=== Instructions to follow ===
Convert the lines starting at the one that contains "How far would" and ending at the last line of the entries into a numbered list, leaving out any blank lines.

::: Records for processing

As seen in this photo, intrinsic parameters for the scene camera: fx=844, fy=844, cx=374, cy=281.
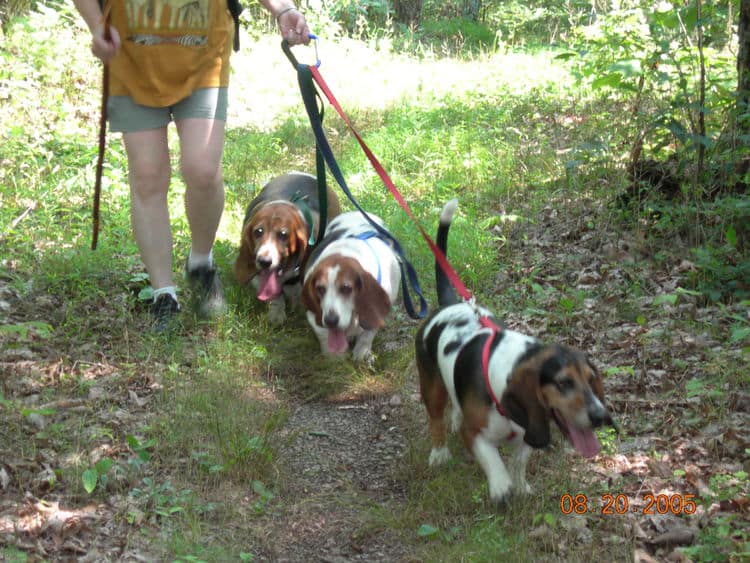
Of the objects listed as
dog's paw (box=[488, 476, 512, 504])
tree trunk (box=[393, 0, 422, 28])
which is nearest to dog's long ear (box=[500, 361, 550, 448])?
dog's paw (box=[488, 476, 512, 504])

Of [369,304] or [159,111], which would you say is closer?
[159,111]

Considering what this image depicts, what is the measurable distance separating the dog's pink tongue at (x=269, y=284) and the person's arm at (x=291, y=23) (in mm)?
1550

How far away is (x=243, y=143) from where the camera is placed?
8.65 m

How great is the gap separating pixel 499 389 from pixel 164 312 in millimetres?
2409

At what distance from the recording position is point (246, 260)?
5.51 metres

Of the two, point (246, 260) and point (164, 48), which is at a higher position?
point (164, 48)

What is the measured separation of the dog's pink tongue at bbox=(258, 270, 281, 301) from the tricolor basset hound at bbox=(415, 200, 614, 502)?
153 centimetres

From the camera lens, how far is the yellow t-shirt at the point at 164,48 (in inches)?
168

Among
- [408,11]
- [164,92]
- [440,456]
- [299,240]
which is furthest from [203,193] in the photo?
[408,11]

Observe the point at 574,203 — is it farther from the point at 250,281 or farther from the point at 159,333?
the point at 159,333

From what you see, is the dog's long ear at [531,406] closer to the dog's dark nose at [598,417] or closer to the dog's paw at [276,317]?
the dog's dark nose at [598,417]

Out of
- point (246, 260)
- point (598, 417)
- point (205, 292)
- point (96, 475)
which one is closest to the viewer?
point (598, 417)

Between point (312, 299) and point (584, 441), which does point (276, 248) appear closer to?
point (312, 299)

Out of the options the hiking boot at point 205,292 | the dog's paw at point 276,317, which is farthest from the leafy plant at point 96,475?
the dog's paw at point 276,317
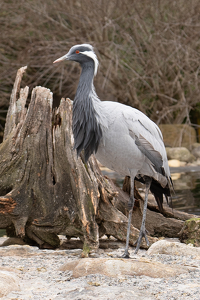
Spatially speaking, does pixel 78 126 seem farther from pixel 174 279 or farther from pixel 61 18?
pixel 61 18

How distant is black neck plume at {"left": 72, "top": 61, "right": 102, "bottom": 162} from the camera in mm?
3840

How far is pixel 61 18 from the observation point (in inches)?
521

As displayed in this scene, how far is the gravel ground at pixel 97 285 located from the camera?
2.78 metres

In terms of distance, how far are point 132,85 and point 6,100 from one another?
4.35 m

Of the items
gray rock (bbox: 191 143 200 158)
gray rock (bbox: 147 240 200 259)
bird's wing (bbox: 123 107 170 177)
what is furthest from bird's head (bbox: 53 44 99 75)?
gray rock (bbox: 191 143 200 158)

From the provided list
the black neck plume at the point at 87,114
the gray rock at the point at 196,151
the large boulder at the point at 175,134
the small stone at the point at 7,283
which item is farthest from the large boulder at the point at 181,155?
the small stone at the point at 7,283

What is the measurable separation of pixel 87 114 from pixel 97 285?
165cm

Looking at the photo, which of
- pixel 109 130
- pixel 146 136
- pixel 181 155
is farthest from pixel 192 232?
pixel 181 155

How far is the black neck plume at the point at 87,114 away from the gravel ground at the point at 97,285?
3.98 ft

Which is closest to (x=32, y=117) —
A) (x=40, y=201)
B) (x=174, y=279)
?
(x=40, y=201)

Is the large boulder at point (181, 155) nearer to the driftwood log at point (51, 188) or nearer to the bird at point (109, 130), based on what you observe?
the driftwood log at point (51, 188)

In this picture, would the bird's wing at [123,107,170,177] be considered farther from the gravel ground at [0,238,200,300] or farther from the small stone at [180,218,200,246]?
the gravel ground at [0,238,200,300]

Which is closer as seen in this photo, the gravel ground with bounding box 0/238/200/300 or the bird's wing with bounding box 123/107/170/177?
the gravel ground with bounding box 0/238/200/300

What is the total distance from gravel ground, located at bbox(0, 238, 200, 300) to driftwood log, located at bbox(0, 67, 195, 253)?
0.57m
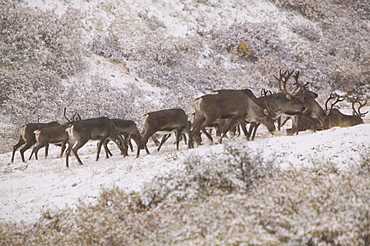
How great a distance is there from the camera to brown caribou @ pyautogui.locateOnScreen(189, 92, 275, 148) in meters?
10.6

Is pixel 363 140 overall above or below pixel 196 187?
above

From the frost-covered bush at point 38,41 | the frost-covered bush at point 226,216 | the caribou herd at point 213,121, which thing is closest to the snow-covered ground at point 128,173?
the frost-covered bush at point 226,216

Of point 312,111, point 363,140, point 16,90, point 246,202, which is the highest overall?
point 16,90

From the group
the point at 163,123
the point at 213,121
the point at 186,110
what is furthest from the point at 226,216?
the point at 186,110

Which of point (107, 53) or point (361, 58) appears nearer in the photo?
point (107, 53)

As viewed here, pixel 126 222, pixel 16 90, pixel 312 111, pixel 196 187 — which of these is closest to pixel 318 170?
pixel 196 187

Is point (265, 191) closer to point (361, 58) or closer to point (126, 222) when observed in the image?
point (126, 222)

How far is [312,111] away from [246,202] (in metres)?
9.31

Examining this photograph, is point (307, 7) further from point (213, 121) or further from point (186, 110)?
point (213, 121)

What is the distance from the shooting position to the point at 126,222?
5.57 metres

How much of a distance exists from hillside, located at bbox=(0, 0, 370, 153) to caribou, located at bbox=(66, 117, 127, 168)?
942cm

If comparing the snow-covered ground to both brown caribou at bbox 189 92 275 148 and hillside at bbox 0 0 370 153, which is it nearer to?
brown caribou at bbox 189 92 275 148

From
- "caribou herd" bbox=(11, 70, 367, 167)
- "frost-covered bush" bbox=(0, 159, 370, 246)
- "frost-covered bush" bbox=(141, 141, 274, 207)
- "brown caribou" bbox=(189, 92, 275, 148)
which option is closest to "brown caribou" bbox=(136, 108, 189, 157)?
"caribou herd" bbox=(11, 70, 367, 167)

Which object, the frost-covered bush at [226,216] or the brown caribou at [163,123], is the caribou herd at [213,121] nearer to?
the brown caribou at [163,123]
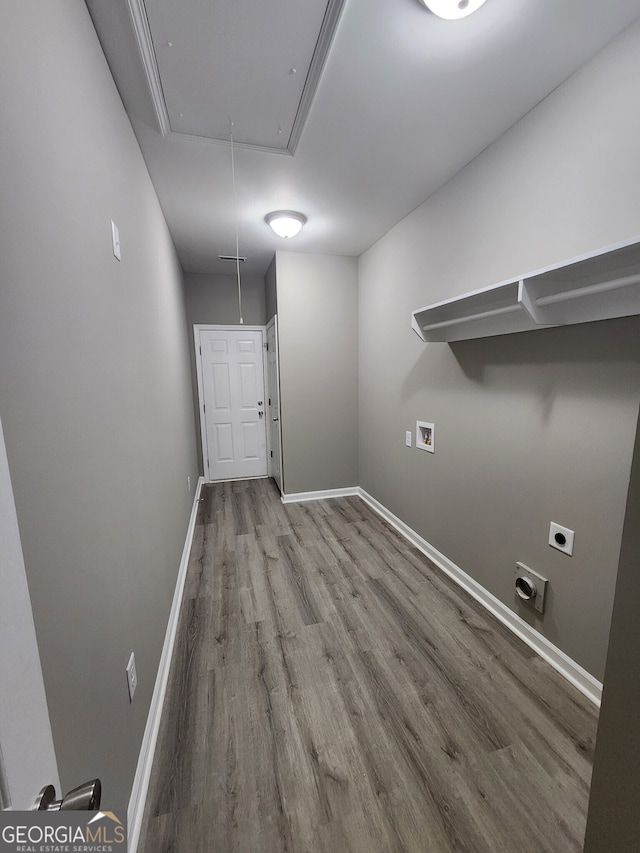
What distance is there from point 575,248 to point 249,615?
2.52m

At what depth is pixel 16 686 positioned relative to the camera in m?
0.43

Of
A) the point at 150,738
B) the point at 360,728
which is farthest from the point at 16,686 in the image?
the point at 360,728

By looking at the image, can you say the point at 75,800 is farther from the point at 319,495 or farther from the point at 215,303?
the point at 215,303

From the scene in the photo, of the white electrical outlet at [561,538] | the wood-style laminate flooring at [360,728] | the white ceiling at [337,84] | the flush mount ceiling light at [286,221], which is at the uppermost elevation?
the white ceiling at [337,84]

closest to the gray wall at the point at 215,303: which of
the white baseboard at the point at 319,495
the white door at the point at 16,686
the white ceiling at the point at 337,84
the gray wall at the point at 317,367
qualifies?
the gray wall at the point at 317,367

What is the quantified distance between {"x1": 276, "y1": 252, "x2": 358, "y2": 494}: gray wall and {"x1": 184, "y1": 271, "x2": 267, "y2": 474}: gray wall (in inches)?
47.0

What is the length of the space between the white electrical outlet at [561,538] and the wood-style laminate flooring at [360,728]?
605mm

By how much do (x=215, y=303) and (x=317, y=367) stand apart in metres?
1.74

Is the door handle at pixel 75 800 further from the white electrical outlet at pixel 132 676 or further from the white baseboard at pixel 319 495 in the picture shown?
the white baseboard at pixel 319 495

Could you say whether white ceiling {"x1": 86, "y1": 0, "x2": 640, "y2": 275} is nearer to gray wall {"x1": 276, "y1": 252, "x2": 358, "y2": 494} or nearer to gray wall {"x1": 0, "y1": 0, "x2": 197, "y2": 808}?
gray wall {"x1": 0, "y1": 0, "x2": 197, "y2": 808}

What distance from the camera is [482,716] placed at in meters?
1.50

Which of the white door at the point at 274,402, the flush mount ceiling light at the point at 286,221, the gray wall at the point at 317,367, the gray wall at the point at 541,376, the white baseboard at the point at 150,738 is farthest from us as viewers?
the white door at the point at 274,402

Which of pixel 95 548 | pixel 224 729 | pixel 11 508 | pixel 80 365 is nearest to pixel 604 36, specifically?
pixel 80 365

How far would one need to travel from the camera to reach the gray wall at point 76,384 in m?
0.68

::::::

=== Written answer ===
1. How far would one need to travel from the camera to reach the gray wall at point 76,384 in m?
2. 0.68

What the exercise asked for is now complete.